Background: In Energy Harvesting Wireless Sensor Networks (EH-WSNs), sensors are harvesting energy from the renewable environment to make their operations endless and uninterrupted. However, in such a network, the time-varying nature of harvesting imposes a challenging issue in obtaining improved data-throughput. The use of a static-sink in EH-WSNs to improve data- throughput is less reliable because there is no assurance of the network connectivity. To alleviate such shortcomings, a Data Mule (MDM) has been introduced in EH-WSN for collecting sensors’ data. In this article, the MDM-based distance constrained tour finding problem is formulated such that the data-throughput can be improved within a given delay constraint.

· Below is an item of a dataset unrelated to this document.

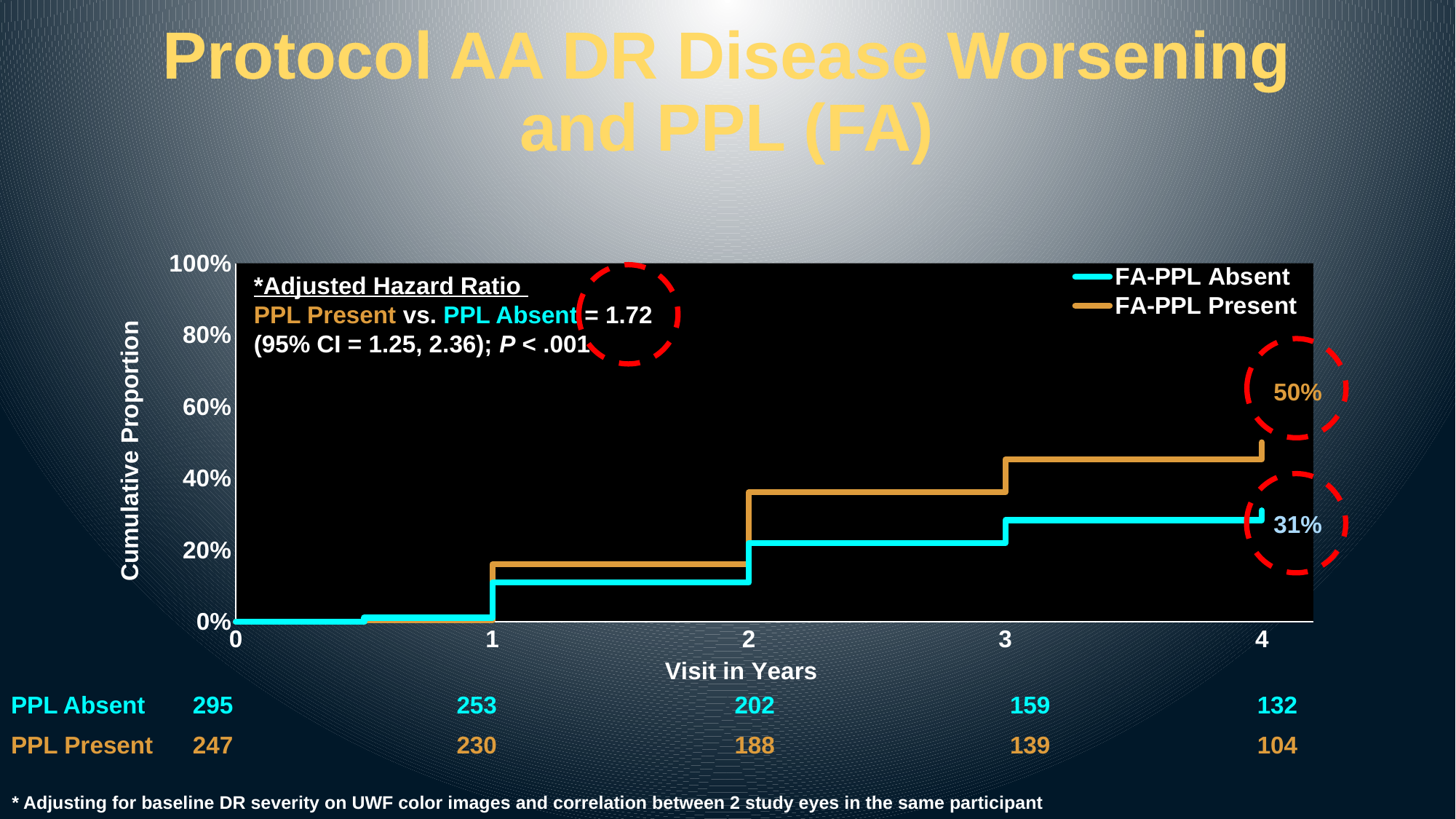
What is the difference between the year-4 cumulative proportions of FA-PPL Present and FA-PPL Absent? 19% What is the cumulative proportion for FA-PPL Absent at year 4? 31% Is the value for FA-PPL Absent at year 3 greater or less than 40%? less What is the adjusted hazard ratio for PPL Present vs. PPL Absent shown on the chart? 1.72 Do the cumulative proportions rise or fall as visit years increase? rise How many visit-year tick marks are shown on the x axis? 5 Is the value for FA-PPL Present at year 3 greater or less than 40%? greater How many series does the legend list? 2 What is the cumulative proportion for FA-PPL Present at year 4? 50% What is the label of the y axis? Cumulative Proportion What kind of chart is shown on the slide? line chart Which series has the higher cumulative proportion at year 4, FA-PPL Present or FA-PPL Absent? FA-PPL Present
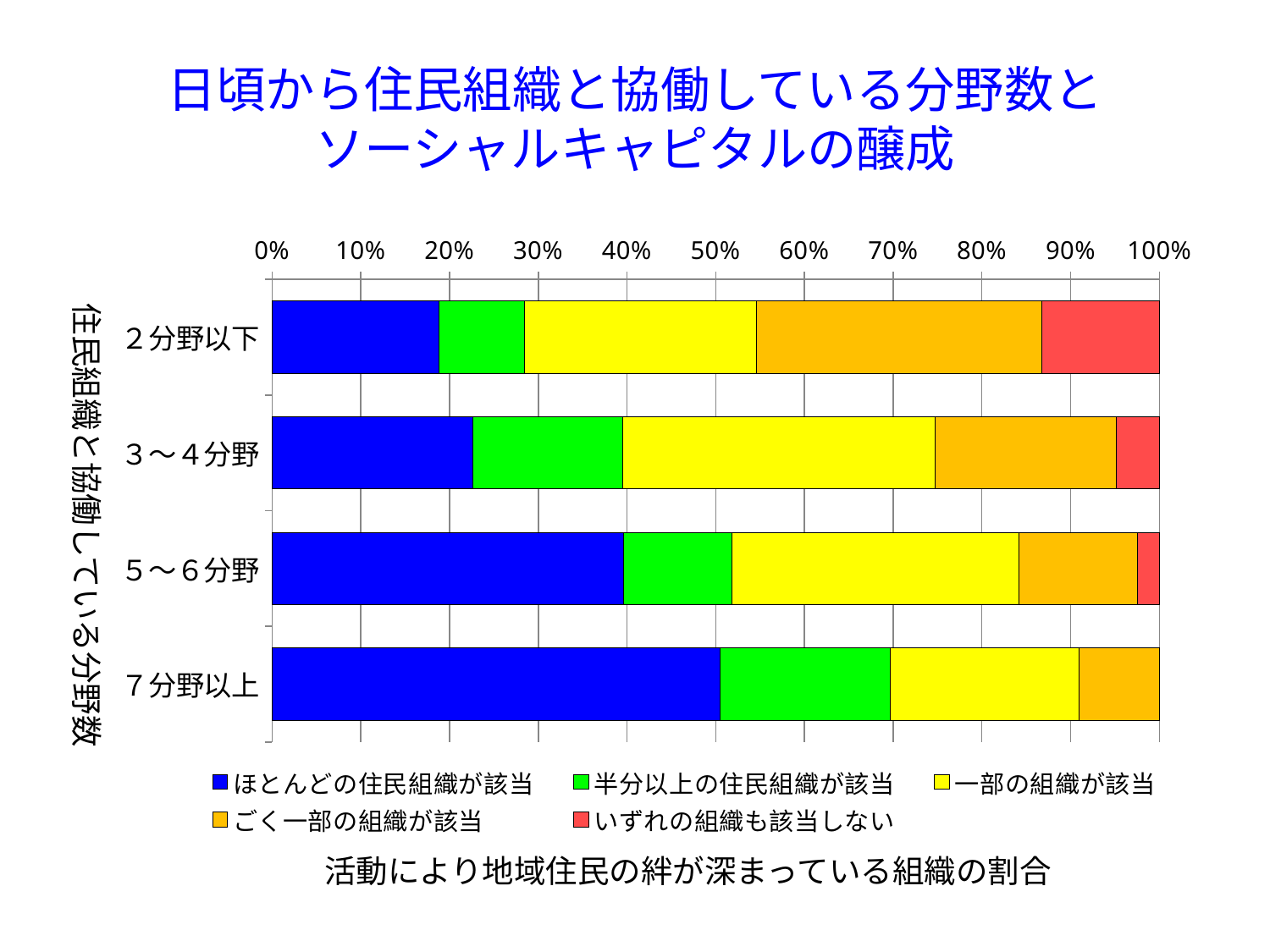
What is the label of the horizontal axis at the bottom of the chart? 活動により地域住民の絆が深まっている組織の割合 Which is larger: the share of ほとんどの住民組織が該当 for 5～6分野 or for 3～4分野? 5～6分野 Does the share of ほとんどの住民組織が該当 rise or fall as the number of fields increases from 2分野以下 to 7分野以上? rise What colour represents いずれの組織も該当しない in the legend? red What kind of chart is shown on the slide? stacked bar chart How many categories are plotted on the vertical axis? 4 Which category has the largest share for いずれの組織も該当しない? 2分野以下 Which category has the largest share for ほとんどの住民組織が該当? 7分野以上 Is the share of ほとんどの住民組織が該当 for 7分野以上 greater or less than 40%? greater Is the share of ほとんどの住民組織が該当 for 2分野以下 greater or less than 20%? less How many series does the legend list? 5 Which category has the smallest share for ほとんどの住民組織が該当? 2分野以下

Methods: To solve the problem, we devise two different heuristic algorithms based on two different metrics.
Results: The obtained experimental results demonstrate that the devised algorithms are more effective than the existing algorithms in terms of data-throughput.
Conclusion: The data-throughput values of the first proposed algorithm are about 6.14% and 3.56% better than the other for two different data gathering time durations of 100 sec and 800 sec. The data-throughput values of the second proposed algorithm are about 5.03% and 5.25% better than the other for two different data gathering time durations of 100 sec and 800 sec.
Keywords: Data gathering, data mule, energy harvesting sensor networks, data-throughput, Improved heuristic algorithm, MDTF.